**ARBEITSAUFTRAG**:
a) Schreibe im Quelltext zur Vermögenssteuer den Abschnitt neu, der mit den Wörtern „Auf Steuerseite würde“ beginnt und mit „folgenden erläutern werde.“ endet, und setze dabei „Fachleute“ an die Stelle von „Experten“.
b) Fasse den Absatz des Quelltexts, der mit „Aus Sicht ökonomischer Anreize“ beginnt, als knappe Stichpunktliste mit seinen wesentlichen Fakten zusammen.

**QUELLTEXT**:

- - -

Auf Steuerseite würde es den Demokraten aber nicht schaden, besser auf Experten und Wissenschaft zu hören (ironischerweise ist das Ignorieren wissenschaftlicher Erkenntnisse genau das, was sie Trump die ganze Zeit vorwerfen). Aus ökonomischer Sicht ist das Erhöhen des Spitzensteuersatzes und insbesondere auch die erhöhte Besteuerung von Kapitalgewinnen riskant. Etwas besser ist Yang's Finanzierungsvorschlag über eine Mehrwertsteuer. Noch besser (bzw. das kleinste Übel) wäre aber eine Vermögenssteuer, wie ich im folgenden erläutern werde.

Aus Sicht ökonomischer Anreize wäre eine Einführung einer Vermögenssteuer bei gleichzeitiger Abschaffung der Kapitalgewinnsteuer ideal. So wird sichergestellt, dass das Kapital derjenigen Kapitalisten, die es nicht produktiv einzusetzen wissen, langsam aber stetig entzogen wird, während Firmengründer und andere, die "den Kuchen" grösser zu machen wissen, weniger stark besteuert werden. Dieser Mechanismus wird z.B. von Guvenen et al. (papers.nber.org/conf_papers/f102820.pdf) wissenschaftlich untermauert. Die Schweiz macht dies bereits heute genau richtig und Macron genau verkehrt (die Abschaffung der Vermögenssteuern war eine seiner dümmsten Entscheidungen). Auch ist eine Vermögenssteuer deutlich einer Erbschaftssteuer vorzuziehen, denn letztere kann oft einfach umgangen werden, etwa in den USA durch Errichtung einer Stiftung, wie dies beispielsweise Zuckerberg bereits getan hat. Eine Vermögenssteuer, die wie in der Schweiz auch bei juristischen Personen erhoben wird, ist viel schwieriger zu umgehen und damit auch gerechter. Auch anzumerken ist, dass die Kapitalgewinnsteuer erst anfällt, wenn die Kapitalgewinne auch realisiert werden. Jeff Bezos müsste unter Ocasio-Cortez' Vorschlag also gar nicht so viel Steuern bezahlen, wie man denkt. Hinzu kommt, dass das Steueraufkommen aus einer Kapitalgewinnsteuer starken Schwankungen unterliegt, da es dem auf und ab der Börsen überproportional folgt. Die Mehrwertsteuer oder eine Vermögenssteuer ist viel berechenbarer und daher auch einfacher zu budgetieren.

- - -

**BEREITGESTELLTES MATERIAL**:
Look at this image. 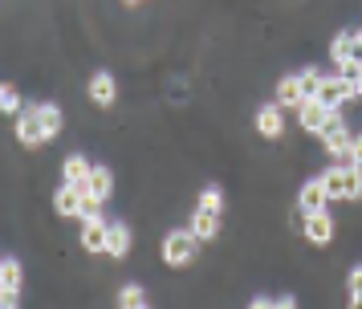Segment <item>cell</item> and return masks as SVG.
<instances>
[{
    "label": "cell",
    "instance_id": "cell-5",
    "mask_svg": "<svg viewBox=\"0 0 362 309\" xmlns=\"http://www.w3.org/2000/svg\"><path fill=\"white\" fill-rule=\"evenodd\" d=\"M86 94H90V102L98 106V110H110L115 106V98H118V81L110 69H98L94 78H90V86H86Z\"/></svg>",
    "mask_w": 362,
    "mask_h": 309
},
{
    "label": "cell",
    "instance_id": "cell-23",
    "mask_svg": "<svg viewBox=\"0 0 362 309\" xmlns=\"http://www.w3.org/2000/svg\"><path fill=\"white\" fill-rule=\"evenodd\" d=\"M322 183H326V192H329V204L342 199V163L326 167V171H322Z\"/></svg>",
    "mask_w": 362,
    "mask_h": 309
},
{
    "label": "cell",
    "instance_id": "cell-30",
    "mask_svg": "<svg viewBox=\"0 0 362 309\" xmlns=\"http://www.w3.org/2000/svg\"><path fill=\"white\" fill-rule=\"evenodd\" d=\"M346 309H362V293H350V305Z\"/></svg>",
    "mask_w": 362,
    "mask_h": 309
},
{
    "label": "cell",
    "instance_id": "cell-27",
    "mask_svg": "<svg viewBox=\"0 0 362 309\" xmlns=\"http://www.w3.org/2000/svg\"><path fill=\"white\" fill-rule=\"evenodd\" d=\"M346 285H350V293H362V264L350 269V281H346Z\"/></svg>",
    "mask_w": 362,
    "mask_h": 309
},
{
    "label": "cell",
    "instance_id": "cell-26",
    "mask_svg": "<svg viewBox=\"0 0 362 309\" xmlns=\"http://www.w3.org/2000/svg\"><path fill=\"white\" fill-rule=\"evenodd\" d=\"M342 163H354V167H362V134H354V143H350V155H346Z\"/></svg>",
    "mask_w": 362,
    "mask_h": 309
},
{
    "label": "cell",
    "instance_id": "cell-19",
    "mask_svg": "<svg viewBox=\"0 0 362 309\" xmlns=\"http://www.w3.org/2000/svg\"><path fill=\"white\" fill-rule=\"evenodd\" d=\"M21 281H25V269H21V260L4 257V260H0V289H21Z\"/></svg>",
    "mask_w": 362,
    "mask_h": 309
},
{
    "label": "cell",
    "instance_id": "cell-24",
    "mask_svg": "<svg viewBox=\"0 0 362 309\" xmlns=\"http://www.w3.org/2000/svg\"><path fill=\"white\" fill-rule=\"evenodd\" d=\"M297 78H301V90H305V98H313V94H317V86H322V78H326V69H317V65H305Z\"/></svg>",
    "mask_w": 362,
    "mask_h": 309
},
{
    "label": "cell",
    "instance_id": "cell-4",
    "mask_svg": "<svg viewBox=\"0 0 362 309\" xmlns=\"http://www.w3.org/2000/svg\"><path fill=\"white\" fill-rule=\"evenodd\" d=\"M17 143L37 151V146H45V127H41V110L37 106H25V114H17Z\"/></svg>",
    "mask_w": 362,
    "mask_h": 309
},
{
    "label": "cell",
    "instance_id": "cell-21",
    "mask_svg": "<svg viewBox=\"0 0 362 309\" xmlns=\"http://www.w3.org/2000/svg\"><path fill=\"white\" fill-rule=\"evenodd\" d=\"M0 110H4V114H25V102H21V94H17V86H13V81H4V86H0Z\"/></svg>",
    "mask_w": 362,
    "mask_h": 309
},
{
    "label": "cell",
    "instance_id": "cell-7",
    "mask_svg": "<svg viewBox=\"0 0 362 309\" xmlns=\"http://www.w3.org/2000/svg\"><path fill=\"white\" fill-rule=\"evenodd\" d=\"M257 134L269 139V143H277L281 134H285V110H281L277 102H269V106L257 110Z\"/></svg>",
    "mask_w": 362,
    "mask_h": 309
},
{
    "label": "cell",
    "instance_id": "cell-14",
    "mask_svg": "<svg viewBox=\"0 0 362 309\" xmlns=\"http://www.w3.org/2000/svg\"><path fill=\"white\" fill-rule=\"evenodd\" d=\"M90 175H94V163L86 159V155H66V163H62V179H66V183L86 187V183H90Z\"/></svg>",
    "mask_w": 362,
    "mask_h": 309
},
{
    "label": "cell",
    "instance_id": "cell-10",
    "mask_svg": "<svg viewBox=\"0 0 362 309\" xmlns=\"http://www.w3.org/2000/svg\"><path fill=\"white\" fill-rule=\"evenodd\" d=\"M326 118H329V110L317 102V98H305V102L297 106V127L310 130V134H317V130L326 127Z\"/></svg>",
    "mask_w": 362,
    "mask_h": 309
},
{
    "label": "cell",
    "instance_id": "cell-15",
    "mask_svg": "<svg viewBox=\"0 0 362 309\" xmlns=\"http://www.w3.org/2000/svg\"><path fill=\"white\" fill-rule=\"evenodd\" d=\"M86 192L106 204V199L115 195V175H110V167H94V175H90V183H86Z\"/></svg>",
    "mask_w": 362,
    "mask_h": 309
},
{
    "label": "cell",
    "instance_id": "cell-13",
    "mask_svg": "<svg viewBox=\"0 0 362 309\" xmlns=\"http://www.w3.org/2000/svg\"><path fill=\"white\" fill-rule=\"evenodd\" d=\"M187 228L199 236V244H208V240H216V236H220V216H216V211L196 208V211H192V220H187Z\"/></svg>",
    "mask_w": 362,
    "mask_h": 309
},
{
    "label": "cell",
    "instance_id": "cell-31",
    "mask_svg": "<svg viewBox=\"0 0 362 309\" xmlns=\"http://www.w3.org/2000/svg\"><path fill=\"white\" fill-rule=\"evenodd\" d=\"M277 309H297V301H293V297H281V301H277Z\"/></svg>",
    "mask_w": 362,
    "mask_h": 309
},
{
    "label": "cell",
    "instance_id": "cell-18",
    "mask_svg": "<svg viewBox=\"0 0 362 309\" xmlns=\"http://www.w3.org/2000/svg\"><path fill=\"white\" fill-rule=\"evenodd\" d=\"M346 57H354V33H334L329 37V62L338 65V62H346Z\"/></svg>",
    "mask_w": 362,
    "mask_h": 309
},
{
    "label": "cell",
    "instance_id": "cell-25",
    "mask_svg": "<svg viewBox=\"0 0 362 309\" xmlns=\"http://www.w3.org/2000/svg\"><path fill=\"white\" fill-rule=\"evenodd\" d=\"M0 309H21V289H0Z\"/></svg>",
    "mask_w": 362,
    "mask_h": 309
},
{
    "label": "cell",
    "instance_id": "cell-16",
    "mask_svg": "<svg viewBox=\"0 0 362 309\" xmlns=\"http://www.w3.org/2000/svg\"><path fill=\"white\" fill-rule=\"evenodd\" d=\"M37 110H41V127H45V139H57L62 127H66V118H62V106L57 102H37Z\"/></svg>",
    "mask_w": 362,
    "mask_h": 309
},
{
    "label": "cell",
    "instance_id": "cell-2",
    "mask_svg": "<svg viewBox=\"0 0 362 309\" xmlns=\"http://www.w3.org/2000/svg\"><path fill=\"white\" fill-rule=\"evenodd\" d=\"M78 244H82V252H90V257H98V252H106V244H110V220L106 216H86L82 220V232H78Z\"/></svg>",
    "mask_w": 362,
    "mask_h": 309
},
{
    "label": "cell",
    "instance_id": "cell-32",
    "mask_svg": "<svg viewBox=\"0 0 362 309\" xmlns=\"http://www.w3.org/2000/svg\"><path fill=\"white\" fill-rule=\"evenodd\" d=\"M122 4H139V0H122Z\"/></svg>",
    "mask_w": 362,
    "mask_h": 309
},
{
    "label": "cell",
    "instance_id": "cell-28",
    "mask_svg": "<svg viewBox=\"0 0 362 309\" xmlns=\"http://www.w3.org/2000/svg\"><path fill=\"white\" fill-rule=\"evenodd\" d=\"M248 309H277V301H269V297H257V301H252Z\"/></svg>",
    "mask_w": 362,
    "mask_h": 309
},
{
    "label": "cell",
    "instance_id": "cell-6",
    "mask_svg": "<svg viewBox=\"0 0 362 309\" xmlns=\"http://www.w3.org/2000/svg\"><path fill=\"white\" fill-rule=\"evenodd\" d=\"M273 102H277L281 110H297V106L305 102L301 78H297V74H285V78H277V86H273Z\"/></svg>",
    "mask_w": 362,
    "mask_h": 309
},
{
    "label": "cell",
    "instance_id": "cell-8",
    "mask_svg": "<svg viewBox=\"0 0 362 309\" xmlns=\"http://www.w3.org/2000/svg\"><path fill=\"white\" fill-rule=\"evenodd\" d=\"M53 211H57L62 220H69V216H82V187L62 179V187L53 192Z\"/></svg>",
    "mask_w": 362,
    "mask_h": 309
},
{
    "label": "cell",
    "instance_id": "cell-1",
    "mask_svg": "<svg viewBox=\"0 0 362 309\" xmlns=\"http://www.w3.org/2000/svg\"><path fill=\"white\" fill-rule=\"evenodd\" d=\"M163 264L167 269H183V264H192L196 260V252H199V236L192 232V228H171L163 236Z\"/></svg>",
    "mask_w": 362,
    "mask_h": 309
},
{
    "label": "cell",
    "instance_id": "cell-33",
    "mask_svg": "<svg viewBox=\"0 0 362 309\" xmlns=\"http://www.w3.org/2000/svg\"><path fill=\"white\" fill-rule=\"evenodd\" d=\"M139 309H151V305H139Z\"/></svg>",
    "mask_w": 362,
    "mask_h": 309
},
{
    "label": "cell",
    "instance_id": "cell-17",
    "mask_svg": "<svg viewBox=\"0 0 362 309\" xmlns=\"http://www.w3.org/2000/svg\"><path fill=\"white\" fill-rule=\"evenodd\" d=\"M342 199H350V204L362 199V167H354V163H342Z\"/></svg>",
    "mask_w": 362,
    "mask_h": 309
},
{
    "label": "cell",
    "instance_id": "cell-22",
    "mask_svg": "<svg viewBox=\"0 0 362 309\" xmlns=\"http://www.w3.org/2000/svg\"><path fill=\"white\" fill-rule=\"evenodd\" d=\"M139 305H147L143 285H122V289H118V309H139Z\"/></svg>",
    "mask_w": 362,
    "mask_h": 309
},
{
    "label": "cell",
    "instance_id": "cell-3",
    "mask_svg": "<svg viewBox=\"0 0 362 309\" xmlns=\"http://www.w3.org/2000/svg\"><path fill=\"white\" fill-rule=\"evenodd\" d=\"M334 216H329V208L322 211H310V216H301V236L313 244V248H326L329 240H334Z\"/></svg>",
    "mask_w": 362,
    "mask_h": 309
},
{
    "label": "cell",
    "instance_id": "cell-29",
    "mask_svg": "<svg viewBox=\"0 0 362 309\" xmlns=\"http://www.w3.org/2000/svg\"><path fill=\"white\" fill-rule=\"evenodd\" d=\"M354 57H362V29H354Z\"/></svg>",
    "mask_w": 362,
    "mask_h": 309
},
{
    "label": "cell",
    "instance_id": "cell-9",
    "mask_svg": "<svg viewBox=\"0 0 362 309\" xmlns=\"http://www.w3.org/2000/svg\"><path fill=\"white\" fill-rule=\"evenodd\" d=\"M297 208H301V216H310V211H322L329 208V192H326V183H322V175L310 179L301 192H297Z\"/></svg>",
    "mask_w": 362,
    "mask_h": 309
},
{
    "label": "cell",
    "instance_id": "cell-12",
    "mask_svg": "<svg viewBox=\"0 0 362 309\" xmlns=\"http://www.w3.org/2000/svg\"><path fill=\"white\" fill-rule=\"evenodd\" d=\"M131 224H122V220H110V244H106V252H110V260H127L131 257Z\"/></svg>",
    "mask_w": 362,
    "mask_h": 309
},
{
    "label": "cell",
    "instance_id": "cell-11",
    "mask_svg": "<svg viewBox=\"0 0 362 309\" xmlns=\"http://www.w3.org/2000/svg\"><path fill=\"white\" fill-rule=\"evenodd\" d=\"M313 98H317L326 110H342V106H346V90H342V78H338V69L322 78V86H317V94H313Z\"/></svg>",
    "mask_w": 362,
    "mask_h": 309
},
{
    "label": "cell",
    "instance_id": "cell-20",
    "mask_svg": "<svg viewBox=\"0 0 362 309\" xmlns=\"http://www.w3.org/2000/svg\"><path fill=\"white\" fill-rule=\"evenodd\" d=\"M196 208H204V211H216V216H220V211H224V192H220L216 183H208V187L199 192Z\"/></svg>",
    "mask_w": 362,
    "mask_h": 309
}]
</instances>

- - -

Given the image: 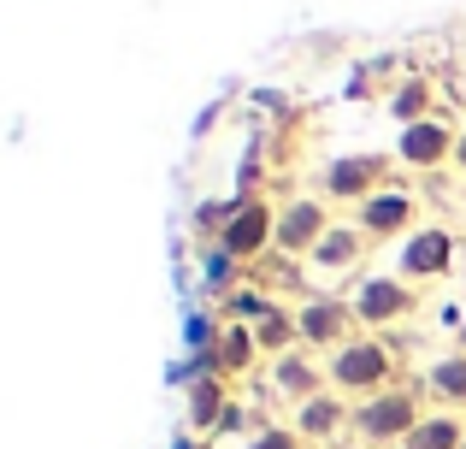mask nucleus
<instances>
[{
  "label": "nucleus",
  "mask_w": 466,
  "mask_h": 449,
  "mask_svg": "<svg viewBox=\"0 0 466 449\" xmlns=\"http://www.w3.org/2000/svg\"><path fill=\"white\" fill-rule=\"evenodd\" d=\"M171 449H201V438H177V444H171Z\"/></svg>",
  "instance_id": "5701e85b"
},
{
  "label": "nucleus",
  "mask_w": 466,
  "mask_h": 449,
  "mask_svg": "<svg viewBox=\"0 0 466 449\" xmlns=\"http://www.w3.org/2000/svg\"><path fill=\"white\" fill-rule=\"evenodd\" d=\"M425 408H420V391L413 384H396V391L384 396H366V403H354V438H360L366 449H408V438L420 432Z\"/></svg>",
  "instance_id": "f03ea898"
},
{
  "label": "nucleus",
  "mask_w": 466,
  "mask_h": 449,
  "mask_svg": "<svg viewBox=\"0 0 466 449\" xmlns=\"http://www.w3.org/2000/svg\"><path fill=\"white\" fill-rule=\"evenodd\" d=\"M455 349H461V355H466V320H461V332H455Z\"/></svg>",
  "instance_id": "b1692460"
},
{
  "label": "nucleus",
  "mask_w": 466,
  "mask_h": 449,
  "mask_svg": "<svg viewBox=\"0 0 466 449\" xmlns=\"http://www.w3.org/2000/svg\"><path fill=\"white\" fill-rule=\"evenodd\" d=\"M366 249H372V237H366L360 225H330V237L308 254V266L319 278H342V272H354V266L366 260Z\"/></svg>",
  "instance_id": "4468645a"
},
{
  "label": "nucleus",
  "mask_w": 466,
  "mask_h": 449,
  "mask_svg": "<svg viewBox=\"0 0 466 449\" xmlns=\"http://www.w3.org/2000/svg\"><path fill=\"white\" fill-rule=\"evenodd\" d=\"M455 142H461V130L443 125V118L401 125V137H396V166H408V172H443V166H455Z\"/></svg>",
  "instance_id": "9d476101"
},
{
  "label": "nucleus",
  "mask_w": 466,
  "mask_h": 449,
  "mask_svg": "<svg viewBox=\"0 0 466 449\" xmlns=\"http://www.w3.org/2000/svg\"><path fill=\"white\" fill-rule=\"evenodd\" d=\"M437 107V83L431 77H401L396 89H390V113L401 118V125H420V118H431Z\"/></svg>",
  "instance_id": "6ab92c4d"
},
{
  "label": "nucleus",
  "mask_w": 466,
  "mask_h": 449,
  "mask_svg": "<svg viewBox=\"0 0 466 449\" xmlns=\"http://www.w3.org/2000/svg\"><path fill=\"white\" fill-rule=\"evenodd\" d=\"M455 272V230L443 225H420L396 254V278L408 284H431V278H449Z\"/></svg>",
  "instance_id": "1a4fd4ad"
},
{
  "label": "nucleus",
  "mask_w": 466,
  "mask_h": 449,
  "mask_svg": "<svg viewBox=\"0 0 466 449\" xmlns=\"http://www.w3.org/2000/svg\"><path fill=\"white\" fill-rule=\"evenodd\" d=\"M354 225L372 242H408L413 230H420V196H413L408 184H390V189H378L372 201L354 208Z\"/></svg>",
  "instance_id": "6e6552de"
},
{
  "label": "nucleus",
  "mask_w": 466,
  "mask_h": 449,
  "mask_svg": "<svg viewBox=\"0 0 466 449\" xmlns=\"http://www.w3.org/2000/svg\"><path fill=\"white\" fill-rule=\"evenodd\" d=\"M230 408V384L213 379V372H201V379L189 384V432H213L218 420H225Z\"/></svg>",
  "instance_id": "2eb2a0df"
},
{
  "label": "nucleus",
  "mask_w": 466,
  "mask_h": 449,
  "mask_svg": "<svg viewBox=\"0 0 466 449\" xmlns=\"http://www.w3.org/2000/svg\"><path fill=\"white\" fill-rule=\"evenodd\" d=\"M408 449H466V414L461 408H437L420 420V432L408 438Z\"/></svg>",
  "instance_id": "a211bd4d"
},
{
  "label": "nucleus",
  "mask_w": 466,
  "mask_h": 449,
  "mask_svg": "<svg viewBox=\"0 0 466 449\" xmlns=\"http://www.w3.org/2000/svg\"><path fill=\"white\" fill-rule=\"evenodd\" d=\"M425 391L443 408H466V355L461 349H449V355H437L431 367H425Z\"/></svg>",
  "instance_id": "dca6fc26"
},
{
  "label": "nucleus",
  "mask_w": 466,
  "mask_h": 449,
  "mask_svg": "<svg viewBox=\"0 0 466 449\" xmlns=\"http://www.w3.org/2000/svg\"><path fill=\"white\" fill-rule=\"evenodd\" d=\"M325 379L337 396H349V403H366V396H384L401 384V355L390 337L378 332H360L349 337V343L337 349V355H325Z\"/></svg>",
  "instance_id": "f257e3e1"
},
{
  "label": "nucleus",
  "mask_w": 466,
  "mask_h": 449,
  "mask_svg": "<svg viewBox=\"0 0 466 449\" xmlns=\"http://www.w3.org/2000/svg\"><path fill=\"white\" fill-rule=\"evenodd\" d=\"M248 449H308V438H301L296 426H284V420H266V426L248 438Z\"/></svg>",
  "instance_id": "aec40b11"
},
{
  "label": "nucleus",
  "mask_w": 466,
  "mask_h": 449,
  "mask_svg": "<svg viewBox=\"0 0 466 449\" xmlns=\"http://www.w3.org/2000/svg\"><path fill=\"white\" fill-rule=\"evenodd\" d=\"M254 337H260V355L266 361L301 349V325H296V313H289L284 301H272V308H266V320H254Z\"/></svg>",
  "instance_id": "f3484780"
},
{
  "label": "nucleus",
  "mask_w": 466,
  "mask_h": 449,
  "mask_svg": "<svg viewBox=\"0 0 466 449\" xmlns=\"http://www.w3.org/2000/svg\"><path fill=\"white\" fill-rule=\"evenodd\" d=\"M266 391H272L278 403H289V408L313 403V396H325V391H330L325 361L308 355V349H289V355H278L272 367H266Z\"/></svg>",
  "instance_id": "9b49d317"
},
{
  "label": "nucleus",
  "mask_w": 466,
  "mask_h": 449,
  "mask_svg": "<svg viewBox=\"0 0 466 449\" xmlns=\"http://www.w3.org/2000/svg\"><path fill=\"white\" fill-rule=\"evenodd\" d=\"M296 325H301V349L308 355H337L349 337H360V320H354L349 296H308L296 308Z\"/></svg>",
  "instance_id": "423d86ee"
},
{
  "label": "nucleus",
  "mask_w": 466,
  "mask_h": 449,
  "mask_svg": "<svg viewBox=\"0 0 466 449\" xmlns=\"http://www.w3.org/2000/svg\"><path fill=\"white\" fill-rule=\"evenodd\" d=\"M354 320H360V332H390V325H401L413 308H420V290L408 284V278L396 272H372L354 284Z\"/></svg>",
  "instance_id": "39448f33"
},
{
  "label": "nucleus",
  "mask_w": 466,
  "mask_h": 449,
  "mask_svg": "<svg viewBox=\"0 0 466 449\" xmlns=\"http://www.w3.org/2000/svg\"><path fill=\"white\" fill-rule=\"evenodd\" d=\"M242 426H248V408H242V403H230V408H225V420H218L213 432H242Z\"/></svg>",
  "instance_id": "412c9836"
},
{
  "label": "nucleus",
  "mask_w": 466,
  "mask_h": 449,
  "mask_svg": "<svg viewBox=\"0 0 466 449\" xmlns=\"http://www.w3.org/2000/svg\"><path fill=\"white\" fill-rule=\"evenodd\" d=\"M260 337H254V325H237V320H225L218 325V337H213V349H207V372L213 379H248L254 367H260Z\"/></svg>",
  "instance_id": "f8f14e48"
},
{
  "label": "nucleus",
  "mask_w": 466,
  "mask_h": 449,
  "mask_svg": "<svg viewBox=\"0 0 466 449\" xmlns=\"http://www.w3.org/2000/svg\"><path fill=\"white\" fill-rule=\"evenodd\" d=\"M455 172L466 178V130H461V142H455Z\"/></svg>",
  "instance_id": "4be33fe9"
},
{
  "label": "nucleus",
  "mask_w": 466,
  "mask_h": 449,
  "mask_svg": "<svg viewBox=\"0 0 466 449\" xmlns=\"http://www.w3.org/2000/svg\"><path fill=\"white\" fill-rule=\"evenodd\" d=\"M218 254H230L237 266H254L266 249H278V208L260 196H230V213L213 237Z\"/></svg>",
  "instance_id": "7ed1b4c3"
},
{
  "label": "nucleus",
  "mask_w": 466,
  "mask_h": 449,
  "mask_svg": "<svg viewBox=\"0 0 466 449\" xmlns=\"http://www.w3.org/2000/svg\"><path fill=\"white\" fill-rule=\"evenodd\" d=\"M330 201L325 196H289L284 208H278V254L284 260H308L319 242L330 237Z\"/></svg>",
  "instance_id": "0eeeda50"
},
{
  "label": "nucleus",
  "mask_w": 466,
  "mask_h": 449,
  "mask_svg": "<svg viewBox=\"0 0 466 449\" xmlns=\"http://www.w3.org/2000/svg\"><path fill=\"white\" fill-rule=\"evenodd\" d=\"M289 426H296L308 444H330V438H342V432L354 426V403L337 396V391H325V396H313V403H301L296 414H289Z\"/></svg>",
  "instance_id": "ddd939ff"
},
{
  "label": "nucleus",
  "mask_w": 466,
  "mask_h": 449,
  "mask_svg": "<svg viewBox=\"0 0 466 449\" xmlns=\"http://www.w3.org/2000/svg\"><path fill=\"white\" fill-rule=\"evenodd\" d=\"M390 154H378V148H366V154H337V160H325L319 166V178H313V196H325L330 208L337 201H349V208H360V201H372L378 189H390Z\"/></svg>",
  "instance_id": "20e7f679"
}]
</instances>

- - -

**ANTWORTEN**:
a)
Auf Steuerseite würde es den Demokraten aber nicht schaden, besser auf Fachleute und Wissenschaft zu hören (ironischerweise ist das Ignorieren wissenschaftlicher Erkenntnisse genau das, was sie Trump die ganze Zeit vorwerfen). Aus ökonomischer Sicht ist das Erhöhen des Spitzensteuersatzes und insbesondere auch die erhöhte Besteuerung von Kapitalgewinnen riskant. Etwas besser ist Yang's Finanzierungsvorschlag über eine Mehrwertsteuer. Noch besser (bzw. das kleinste Übel) wäre aber eine Vermögenssteuer, wie ich im folgenden erläutern werde.

b)
- Ideal wäre die Einführung einer Vermögenssteuer bei gleichzeitiger Abschaffung der Kapitalgewinnsteuer.
- Kapitalisten, die ihr Kapital nicht produktiv einsetzen, wird es so langsam, aber stetig entzogen. Firmengründer und andere, die „den Kuchen“ größer machen, werden weniger stark besteuert. Wissenschaftlich untermauert wird dies durch Guvenen et al.
- Die Schweiz macht es richtig. Macron macht es verkehrt, denn die Abschaffung der Vermögenssteuern war eine seiner dümmsten Entscheidungen.
- Eine Vermögenssteuer ist einer Erbschaftssteuer vorzuziehen. Die Erbschaftssteuer lässt sich oft einfach umgehen, in den USA etwa durch eine Stiftung, wie Zuckerberg es getan hat.
- Eine Vermögenssteuer, die wie in der Schweiz auch bei juristischen Personen erhoben wird, ist schwerer zu umgehen und damit gerechter.
- Die Kapitalgewinnsteuer fällt erst bei realisierten Gewinnen an. Jeff Bezos müsste unter Ocasio-Cortez' Vorschlag daher weniger Steuern zahlen, als man denkt.
- Das Aufkommen aus der Kapitalgewinnsteuer folgt überproportional den Börsenschwankungen. Mehrwertsteuer oder Vermögenssteuer sind berechenbarer und einfacher zu budgetieren.